Supplied material:
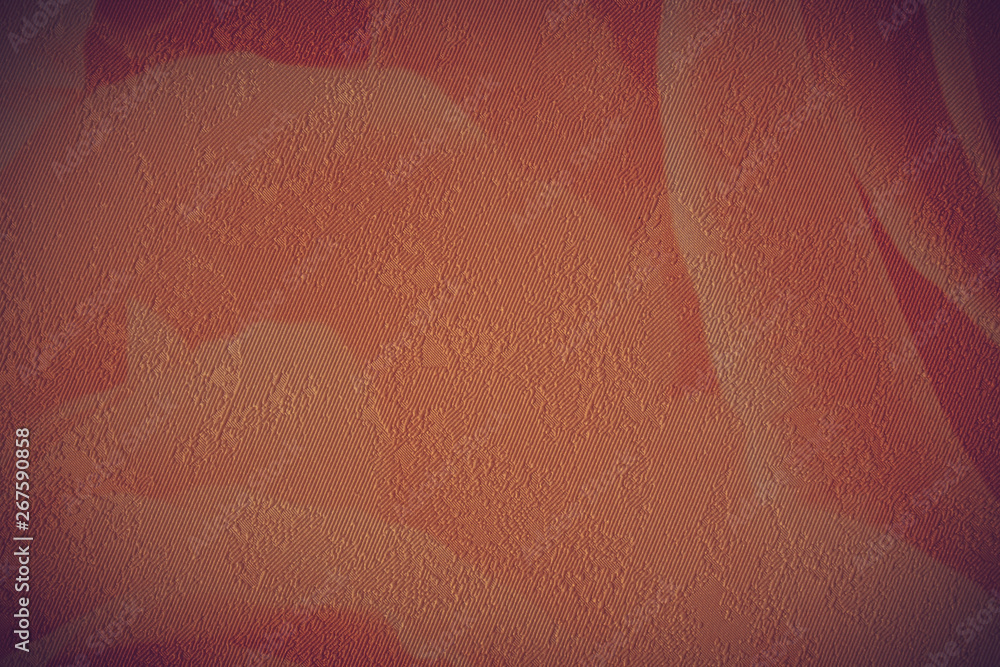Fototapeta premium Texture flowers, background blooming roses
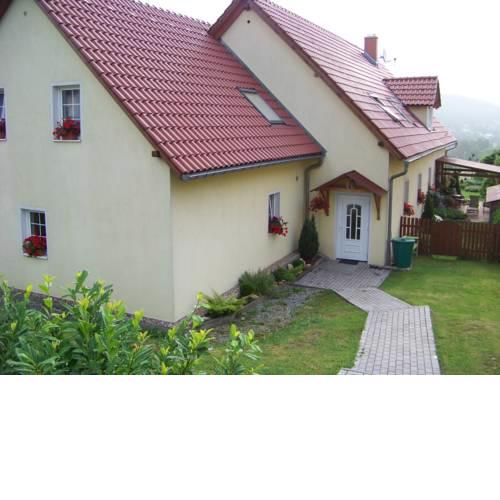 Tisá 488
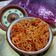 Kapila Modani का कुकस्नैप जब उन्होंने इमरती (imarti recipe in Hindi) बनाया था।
---
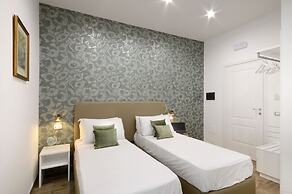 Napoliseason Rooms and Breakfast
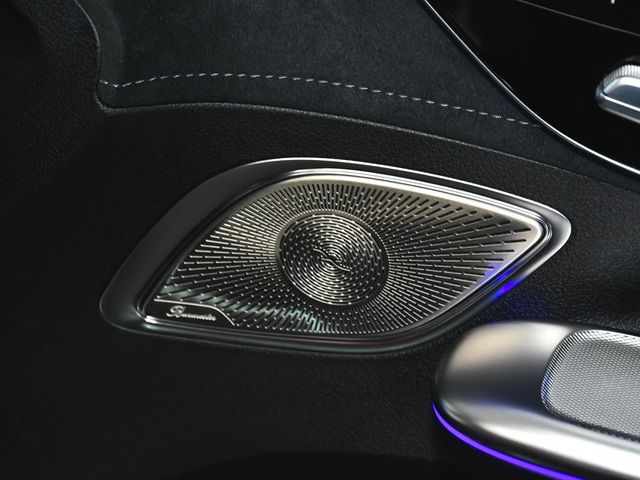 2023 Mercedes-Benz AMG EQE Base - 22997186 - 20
---
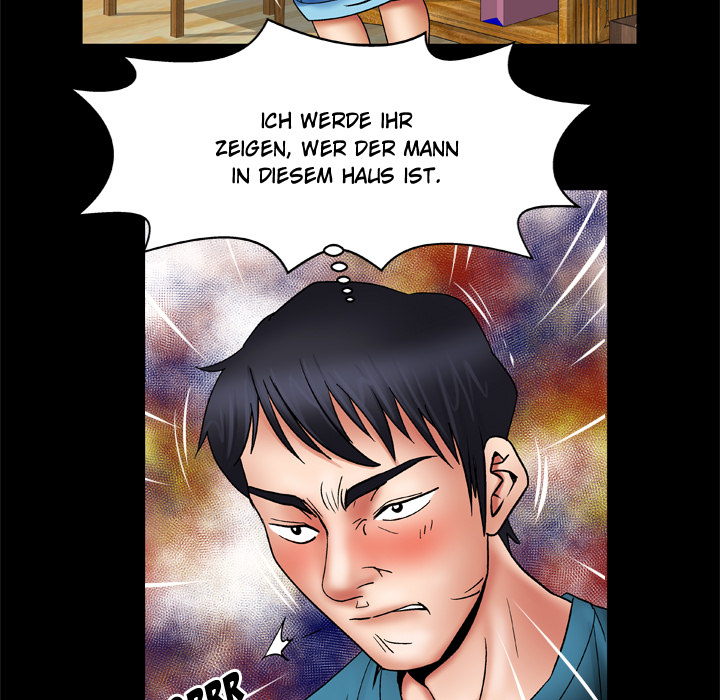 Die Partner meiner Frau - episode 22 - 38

Your objective:
Output exactly the lines above, beginning at the one with "Fototapeta premium Texture" and stopping after the one with "Kapila Modani का". Pictures are to be omitted.

Exercise output:
Fototapeta premium Texture flowers, background blooming roses
 Tisá 488
 Kapila Modani का कुकस्नैप जब उन्होंने इमरती (imarti recipe in Hindi) बनाया था।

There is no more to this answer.